A solid has a circular base of radius r=4. Find in each case the volume of the solid if all intersection between the solid and a plane perpendicular to a set diameter is:

a) A square
b) A triangle rectangle isosceles which one of its sides is on the circular base.

The Attempt at a Solution

The first I thought was in some kind of cylindroid. I know I must find an equation that I can integrate. So, the sides of the squares will be given by:

$$z=2\sqrt{r^2-x^2}$$

Is the integration given by: $$\displaystyle\int_{-4}^{4}[2\sqrt{r^2-x^2}]^2dx=4\displaystyle\int_{-4}^{4}(r^2-x^2)dx$$ for the square?

And how can I find the volume of the other solid b)?

 

[Dick]

That looks fine to me. Ok, so the area of a square with side z is z^2. And you integrated the area to get the volume. Fine. What's the area of a isosceles right triangle with side z? I'm not sure why this is confusing you. Are you worried about Odysseus' return?

 

[Telemachus]

Haha I still drunk from Blooms day :p

The problem I got is... the area of the triangle: $$\diplaystyle\frac{bh}{2}$$
How do I get h? Pythagoras?

 

[Dick]

Haha I still drunk from Blooms day :p

The problem I got is... the area of the triangle: $$diplayfrac\style{bh}{2}$$
How do I get h? Pythagoras?

In the triangle I'm thinking of both b and h are z.

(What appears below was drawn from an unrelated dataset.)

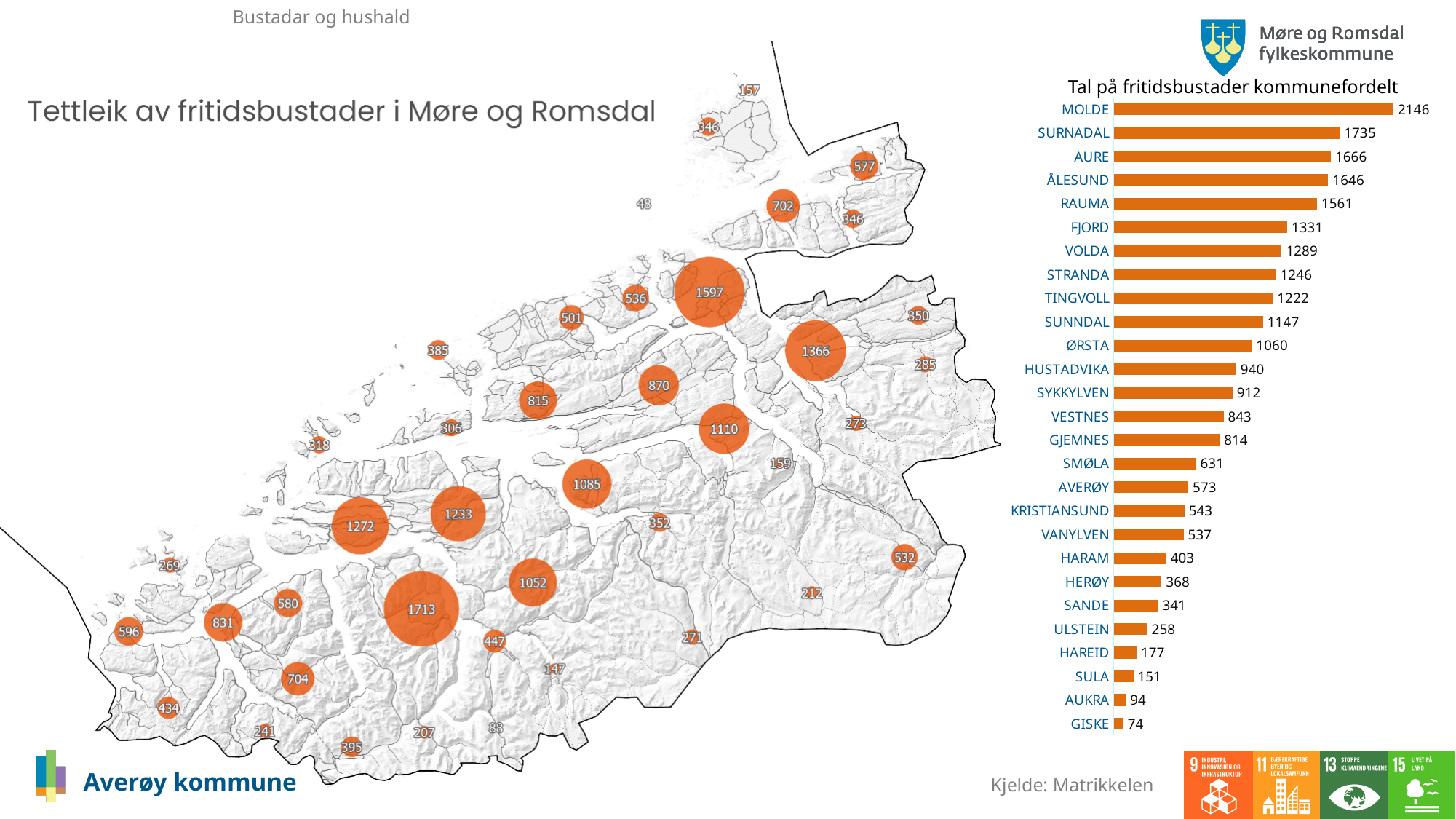
In the bar chart 'Tal på fritidsbustader kommunefordelt', what is the value for AVERØY? 573 In the bar chart 'Tal på fritidsbustader kommunefordelt', which is larger, the value for VOLDA or the value for STRANDA? VOLDA In the bar chart 'Tal på fritidsbustader kommunefordelt', which municipality has the highest value? MOLDE In the bar chart 'Tal på fritidsbustader kommunefordelt', which is larger, the value for HARAM or the value for HERØY? HARAM In the bar chart 'Tal på fritidsbustader kommunefordelt', what is the difference between the values for MOLDE and SURNADAL? 411 In the bar chart 'Tal på fritidsbustader kommunefordelt', which municipality has the lowest value? GISKE What is the title of the bar chart on the right side of the slide? Tal på fritidsbustader kommunefordelt How many municipalities are listed in the bar chart 'Tal på fritidsbustader kommunefordelt'? 27 In the bar chart 'Tal på fritidsbustader kommunefordelt', what is the value for MOLDE? 2146 In the bar chart 'Tal på fritidsbustader kommunefordelt', what is the difference between the values for AVERØY and KRISTIANSUND? 30 What kind of chart is 'Tal på fritidsbustader kommunefordelt'? Bar chart In the bar chart 'Tal på fritidsbustader kommunefordelt', what is the value for KRISTIANSUND? 543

In an isosceles right triangle both sides are equal, aren't they?

 

[Telemachus]

If both of them are equal one each other, then they are not equal to the base. So I must find h...

 

[Dick]

If both of them are equal one each other, then they are not equal to the base. So I must find h...

There are two different ways to draw the picture. The question says 'one of its sides is on the base'. I took this to mean that it isn't the hypotenuse that has length z, but rather one of the legs. I'm probably wrong. If I am, yes, use pythagoras to find the missing length.

 

[Telemachus]

Sorry, I didn't give a righteous interpretation at what you said in the first place. You're right, it's easier to think of both, the base and the high as the information I already get to. So, it won't be hard to find the volume from there.

Thanks Dick.